**Aim of the task**
Rewrite everything from the start of the records down to the line containing "8.11 meters", swapping "lettering on stadium wall" for "text painted on stadium wall" and keeping all else unchanged. Omit the pictures.

━━━━━ Given information ━━━━━

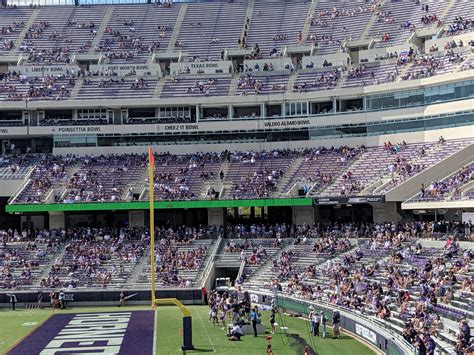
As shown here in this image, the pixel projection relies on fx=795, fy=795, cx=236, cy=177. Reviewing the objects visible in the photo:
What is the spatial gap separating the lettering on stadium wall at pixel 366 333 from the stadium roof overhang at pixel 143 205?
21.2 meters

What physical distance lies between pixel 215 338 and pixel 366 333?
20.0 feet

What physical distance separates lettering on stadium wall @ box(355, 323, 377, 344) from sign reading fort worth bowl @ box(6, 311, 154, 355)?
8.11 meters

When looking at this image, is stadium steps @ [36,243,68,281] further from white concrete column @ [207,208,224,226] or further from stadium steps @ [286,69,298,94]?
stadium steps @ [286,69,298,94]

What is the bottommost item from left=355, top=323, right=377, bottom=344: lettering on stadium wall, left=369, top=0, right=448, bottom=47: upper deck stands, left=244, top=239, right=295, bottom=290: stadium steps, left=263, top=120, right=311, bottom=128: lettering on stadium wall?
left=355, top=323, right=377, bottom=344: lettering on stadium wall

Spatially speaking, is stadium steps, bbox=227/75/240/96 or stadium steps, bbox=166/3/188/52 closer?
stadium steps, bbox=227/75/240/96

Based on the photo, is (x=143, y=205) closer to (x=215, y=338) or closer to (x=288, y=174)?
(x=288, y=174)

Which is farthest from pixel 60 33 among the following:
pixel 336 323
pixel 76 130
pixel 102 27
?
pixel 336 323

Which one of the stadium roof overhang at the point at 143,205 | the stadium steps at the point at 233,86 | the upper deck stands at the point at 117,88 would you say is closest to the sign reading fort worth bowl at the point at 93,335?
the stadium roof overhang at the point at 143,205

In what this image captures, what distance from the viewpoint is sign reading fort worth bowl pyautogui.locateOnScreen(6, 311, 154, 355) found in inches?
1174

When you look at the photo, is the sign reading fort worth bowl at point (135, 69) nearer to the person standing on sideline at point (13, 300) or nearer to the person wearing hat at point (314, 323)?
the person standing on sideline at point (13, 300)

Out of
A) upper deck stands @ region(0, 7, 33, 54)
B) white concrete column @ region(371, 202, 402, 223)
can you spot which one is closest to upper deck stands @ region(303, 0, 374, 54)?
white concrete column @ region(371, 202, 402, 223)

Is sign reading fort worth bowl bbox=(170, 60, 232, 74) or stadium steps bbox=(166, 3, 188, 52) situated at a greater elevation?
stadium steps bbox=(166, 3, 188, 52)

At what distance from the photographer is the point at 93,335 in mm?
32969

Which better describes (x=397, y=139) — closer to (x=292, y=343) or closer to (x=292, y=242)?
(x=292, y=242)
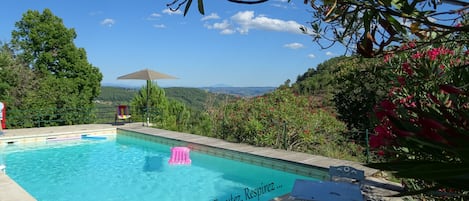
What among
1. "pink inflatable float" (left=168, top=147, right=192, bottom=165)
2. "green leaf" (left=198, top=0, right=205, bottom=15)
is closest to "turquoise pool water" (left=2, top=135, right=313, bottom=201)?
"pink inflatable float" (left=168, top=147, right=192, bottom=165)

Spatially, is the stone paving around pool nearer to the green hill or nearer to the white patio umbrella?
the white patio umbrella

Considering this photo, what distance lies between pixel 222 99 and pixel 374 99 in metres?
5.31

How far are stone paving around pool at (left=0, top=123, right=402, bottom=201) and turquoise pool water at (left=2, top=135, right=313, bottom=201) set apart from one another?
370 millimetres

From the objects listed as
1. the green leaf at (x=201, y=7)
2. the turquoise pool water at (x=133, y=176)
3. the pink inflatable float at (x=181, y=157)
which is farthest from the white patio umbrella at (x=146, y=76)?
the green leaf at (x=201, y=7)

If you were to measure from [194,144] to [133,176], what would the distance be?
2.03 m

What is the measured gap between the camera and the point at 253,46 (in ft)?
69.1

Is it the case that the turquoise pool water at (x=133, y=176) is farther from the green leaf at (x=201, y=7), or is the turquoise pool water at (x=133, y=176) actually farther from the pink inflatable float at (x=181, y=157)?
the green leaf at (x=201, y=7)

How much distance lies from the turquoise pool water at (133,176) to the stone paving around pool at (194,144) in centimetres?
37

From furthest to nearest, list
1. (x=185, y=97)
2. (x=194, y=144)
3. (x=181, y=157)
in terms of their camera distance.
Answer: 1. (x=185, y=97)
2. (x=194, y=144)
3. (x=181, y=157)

━━━━━

**Result**
As shown here in this image, the pixel projection relies on fx=795, fy=795, cx=236, cy=177. Reviewing the objects visible in the photo:
What is the spatial gap separating the text painted on stadium wall at pixel 366 333 from the stadium roof overhang at pixel 143 205?
21.2 meters

What physical distance lies between pixel 215 338 and pixel 366 333?
20.0 feet

What physical distance separates text painted on stadium wall @ box(355, 323, 377, 344) from sign reading fort worth bowl @ box(6, 311, 154, 355)?
8.11 meters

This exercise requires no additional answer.